Color-complexity enabled exhaustive color-dots identification and spatial patterns testing in images
This work addresses the need for precise spatial pattern analysis in domain-specific applications like Precision Agriculture, though it appears incremental in its algorithmic improvements.
The paper tackles the problem of exhaustively identifying targeted color-dots of varying shapes and sizes in images and testing their spatial patterns for uniformity, achieving robust and efficient performance compared to existing methods like Contour and OpenCV. It demonstrates this on images from drone-based chemical spraying in Precision Agriculture.

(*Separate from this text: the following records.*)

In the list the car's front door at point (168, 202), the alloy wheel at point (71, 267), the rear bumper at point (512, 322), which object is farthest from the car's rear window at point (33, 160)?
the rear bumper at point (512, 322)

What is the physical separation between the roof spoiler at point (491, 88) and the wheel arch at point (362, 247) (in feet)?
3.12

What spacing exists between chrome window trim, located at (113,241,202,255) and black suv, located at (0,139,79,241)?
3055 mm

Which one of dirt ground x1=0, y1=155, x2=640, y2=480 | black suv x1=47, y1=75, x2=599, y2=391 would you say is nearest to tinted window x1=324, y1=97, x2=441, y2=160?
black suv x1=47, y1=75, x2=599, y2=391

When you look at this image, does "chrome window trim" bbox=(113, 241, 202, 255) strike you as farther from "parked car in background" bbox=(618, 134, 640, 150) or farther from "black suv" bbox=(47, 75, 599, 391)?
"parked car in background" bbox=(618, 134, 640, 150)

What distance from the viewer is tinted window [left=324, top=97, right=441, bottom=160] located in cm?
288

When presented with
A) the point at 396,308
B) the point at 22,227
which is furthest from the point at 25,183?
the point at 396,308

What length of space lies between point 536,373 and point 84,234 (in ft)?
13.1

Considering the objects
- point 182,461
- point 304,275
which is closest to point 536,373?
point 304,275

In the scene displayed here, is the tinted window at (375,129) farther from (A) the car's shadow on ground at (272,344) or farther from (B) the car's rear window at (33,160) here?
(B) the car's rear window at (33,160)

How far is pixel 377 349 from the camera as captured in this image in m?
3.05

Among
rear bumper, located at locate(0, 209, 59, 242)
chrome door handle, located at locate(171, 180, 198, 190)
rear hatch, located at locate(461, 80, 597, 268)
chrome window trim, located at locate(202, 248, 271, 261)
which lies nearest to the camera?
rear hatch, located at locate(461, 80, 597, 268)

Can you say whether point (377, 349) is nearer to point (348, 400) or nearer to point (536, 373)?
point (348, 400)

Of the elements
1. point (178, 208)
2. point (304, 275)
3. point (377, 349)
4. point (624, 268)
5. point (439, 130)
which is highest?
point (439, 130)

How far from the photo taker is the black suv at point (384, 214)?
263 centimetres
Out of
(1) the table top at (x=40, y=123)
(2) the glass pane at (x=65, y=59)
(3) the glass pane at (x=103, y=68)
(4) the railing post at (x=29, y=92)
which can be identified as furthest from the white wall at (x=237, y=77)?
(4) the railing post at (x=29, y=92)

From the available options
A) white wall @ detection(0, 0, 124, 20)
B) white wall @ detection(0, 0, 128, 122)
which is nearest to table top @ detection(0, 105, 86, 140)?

Targeted color-dots with varying shapes and sizes in images are first exhaustively identified, and then their multiscale 2D geometric patterns are extracted for testing spatial uniformness in a progressive fashion. Based on color theory in physics, we develop a new color-identification algorithm relying on highly associative relations among the three color-coordinates: RGB or HSV. Such high associations critically imply low color-complexity of a color image, and renders potentials of exhaustive identification of targeted color-dots of all shapes and sizes. Via heterogeneous shaded regions and lighting conditions, our algorithm is shown being robust, practical and efficient comparing with the popular Contour and OpenCV approaches. Upon all identified color-pixels, we form color-dots as individually connected networks with shapes and sizes. We construct minimum spanning trees (MST) as spatial geometries of dot-collectives of various size-scales. Given a size-scale, the distribution of distances between immediate neighbors in the observed MST is extracted, so do many simulated MSTs under the spatial uniformness assumption. We devise a new algorithm for testing 2D spatial uniformness based on a Hierarchical clustering tree upon all involving MSTs. Our developments are illustrated on images obtained by mimicking chemical spraying via drone in Precision Agriculture.